On 06.06.2017 18:59, Alex Buckley wrote:
A module name has the same structure as a package name, so ModuleElement has the same shape as PackageElement: each inherits getSimpleName() from Element, and getQualifiedName() from getQualifiedName() from QualifiedNameable.

Syntactically you're right, but ...

Normally, a qualified name denotes two things: a parent element and a child.
The package name "java.lang" has a qualifier "java" which denotes a top-level 
package
and "lang" can be used relative to that package to denote a member package etc.

For a module - say "java.base" - the qualifier "java" denotes nothing.
And hence, the simple name "base" cannot be resolved in any context.

So the question is: should ModuleElement.getSimpleName() answer the
totally useless last segment of the name, or should it answer the same
as getQualifiedName()?

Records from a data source
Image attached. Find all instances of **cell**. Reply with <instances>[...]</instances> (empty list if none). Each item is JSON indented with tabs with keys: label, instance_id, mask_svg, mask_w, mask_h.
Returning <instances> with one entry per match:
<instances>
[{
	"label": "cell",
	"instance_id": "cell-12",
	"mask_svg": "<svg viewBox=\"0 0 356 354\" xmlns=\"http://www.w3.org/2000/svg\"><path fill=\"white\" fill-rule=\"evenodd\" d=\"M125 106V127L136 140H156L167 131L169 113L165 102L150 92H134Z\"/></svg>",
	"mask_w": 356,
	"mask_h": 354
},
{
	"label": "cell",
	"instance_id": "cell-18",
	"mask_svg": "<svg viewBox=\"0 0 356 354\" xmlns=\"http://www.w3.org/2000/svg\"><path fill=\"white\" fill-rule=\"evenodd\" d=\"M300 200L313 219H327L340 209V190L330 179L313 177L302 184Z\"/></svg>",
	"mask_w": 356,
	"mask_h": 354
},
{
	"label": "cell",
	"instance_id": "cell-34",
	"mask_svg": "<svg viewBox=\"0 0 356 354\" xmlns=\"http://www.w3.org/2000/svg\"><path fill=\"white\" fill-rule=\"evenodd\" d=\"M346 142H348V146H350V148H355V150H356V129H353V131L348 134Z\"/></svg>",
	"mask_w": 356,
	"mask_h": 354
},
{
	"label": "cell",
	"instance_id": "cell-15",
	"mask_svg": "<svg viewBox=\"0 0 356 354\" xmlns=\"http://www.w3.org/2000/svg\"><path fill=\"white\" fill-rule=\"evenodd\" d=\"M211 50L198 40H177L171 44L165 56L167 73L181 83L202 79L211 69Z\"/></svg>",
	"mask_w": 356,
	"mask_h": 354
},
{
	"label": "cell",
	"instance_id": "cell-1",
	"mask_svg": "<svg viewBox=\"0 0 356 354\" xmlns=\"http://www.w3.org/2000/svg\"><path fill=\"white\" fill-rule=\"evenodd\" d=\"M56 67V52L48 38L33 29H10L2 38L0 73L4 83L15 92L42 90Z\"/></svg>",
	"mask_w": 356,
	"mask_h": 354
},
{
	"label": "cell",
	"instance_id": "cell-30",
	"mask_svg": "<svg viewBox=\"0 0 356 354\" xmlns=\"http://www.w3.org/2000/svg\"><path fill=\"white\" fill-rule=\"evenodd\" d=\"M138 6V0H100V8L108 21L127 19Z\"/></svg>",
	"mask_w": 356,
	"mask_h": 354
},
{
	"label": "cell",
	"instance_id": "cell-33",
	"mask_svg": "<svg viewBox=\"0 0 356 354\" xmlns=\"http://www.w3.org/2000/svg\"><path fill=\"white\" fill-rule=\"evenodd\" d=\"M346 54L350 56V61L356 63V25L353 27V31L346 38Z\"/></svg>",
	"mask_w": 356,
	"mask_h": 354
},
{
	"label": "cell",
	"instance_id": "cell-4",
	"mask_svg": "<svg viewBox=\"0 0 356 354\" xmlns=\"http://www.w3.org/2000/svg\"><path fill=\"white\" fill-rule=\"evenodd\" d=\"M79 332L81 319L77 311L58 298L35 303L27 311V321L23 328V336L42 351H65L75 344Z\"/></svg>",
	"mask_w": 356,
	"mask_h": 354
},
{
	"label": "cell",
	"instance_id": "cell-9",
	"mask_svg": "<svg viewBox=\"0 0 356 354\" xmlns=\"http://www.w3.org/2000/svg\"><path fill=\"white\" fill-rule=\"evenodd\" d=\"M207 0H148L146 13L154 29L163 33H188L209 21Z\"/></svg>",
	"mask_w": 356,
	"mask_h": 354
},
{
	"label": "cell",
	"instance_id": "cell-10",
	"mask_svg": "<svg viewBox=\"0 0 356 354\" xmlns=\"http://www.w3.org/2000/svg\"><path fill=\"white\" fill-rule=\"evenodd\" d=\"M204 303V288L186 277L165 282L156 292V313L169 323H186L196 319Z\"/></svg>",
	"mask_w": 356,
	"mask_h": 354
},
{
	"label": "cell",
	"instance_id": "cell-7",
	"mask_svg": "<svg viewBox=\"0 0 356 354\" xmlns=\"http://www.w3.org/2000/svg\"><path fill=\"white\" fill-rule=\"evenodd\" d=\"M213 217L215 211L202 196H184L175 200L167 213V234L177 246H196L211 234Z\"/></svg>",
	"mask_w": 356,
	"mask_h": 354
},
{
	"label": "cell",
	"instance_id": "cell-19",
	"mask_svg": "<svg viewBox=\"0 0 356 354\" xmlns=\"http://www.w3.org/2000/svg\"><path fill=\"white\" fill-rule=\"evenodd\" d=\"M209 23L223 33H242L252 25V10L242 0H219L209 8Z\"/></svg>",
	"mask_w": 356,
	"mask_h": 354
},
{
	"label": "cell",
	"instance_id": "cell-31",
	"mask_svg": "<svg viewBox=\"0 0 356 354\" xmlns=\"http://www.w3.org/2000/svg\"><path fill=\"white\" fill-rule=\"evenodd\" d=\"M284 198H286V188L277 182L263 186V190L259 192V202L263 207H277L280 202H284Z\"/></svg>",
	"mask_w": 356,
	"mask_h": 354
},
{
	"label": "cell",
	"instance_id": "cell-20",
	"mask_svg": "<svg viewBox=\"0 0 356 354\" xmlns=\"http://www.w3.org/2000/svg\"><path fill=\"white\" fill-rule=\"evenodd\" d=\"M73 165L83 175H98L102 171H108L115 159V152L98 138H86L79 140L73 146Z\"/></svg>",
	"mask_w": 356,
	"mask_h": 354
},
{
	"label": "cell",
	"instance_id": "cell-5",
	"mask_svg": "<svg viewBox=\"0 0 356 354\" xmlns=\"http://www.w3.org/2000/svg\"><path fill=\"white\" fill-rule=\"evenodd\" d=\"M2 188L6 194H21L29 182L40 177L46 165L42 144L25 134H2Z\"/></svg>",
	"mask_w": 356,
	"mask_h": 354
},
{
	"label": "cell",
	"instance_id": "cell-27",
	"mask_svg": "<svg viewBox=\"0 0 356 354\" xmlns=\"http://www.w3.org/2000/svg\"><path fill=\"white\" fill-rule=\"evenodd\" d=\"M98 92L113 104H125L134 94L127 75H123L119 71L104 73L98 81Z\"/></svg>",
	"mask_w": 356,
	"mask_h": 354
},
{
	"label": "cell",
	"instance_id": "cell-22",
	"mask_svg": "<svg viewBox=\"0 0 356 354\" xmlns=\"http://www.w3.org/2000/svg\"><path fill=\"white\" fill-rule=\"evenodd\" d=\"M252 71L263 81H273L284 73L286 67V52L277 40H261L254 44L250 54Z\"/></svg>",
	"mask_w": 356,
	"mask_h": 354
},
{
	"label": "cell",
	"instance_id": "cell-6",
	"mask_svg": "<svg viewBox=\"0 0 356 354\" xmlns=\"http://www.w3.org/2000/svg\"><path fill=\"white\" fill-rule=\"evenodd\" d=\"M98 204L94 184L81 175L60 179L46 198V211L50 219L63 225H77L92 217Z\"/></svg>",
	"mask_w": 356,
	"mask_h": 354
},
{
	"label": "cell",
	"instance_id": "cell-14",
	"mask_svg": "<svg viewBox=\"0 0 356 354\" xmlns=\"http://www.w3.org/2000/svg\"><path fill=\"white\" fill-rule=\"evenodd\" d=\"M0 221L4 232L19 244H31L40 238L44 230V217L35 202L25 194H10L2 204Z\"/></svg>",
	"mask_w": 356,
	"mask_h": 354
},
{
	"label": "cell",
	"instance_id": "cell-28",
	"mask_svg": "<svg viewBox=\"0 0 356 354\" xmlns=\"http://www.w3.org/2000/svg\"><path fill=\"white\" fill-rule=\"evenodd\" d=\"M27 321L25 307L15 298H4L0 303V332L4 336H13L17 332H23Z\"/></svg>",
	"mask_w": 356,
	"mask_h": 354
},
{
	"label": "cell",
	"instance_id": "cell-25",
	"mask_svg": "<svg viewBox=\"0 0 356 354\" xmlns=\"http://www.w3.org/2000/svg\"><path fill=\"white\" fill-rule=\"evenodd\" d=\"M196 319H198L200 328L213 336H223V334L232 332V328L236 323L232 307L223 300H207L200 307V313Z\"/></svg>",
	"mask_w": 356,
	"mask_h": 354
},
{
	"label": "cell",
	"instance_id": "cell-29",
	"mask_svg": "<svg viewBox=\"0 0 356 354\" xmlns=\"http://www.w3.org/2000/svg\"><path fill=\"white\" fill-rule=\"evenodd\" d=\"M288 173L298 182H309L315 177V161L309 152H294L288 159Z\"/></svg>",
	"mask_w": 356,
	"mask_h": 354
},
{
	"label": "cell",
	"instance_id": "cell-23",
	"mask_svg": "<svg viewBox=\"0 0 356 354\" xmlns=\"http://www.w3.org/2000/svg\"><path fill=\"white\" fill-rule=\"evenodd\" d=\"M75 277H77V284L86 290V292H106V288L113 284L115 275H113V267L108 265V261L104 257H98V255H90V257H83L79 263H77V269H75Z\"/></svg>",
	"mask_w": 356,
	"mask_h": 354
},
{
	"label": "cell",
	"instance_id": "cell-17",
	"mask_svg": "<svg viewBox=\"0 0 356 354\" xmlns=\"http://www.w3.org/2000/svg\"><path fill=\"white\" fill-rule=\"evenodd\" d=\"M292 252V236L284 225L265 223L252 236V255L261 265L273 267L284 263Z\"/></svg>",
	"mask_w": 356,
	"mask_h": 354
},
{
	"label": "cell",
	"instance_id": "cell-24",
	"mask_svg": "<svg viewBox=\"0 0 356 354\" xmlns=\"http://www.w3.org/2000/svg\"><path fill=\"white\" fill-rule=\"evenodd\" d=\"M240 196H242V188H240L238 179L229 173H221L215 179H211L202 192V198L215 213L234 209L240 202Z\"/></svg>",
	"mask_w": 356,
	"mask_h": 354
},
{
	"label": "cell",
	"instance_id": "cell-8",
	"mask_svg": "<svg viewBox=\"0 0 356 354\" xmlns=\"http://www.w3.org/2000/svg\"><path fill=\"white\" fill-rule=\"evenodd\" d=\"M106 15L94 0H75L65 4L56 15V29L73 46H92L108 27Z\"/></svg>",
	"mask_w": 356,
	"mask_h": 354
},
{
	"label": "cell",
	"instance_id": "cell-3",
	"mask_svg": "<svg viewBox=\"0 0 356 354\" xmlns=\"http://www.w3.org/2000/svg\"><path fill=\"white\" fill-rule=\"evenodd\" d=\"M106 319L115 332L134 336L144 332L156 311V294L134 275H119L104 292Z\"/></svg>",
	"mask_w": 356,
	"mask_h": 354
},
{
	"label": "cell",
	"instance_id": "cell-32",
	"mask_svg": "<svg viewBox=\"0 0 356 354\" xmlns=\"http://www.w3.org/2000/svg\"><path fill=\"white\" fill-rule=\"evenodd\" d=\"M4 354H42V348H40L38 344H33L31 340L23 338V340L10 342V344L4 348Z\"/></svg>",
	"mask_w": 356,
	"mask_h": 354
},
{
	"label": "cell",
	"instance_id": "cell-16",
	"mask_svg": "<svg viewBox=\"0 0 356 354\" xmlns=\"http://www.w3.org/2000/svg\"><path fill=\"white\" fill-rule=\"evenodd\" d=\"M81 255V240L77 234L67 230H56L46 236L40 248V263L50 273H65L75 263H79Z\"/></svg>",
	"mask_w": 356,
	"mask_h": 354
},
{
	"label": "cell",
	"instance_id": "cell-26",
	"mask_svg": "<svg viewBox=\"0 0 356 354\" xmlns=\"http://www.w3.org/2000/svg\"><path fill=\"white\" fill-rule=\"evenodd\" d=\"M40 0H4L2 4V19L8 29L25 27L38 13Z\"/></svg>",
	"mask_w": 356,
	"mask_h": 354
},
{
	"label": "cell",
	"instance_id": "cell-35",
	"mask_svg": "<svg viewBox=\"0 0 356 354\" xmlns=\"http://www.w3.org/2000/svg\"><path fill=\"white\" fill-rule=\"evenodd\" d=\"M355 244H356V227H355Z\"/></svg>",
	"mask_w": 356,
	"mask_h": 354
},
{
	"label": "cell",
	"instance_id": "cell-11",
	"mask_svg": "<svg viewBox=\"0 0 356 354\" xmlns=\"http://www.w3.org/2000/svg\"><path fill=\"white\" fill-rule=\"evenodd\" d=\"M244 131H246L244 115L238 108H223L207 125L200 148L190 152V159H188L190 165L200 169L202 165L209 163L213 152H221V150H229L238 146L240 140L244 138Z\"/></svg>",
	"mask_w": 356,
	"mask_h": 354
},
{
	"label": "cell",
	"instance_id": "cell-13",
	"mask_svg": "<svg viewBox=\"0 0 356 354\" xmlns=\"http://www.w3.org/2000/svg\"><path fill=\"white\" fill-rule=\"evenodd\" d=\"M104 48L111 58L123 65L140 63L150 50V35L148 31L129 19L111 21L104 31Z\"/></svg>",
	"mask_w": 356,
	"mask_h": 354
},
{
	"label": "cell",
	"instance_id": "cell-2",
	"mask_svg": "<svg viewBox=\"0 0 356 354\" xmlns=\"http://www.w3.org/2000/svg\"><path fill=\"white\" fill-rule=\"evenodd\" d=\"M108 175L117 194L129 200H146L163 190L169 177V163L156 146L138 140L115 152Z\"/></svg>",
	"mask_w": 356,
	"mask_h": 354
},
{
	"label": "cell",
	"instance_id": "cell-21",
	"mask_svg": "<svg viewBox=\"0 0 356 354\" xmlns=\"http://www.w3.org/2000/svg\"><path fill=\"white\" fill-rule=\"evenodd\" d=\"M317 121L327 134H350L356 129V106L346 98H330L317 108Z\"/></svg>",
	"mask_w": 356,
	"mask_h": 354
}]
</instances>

THINGS TO DO ->
1) Repeat the stretch of the message on module names from "On 06.06.2017 18:59, Alex" through "member package etc.".
2) In the message on module names, what does the qualifier "java" denote in the package name "java.lang"?
3) Take the message on module names further, starting after its final question.
None of the items is needed here.

OUTPUTS IN ORDER ->
1)
On 06.06.2017 18:59, Alex Buckley wrote:
A module name has the same structure as a package name, so ModuleElement has the same shape as PackageElement: each inherits getSimpleName() from Element, and getQualifiedName() from getQualifiedName() from QualifiedNameable.

Syntactically you're right, but ...

Normally, a qualified name denotes two things: a parent element and a child.
The package name "java.lang" has a qualifier "java" which denotes a top-level 
package
and "lang" can be used relative to that package to denote a member package etc.

2) A top-level package.

3)
Stephan


Alex

On 6/6/2017 7:24 AM, Jayaprakash Artanareeswaran wrote:
Hello,


The newly introduced ModuleElement has two APIs to get a module's name, namely getQualifiedName() and getSimpleName(). The JLS, though says a module only has one name.


"A module name consists of one or more Java identifiers (ยง3.8) separated by "."
tokens."


I also see this in the "JPMS: Modules in the Java Language and JVM":

ModuleName:
   Identifier
   ModuleName . Identifier

I am not really sure what a qualifier for a module is. In the given example

Module M.N {}

are 'M' and 'N' separate names and if so, what do they denote?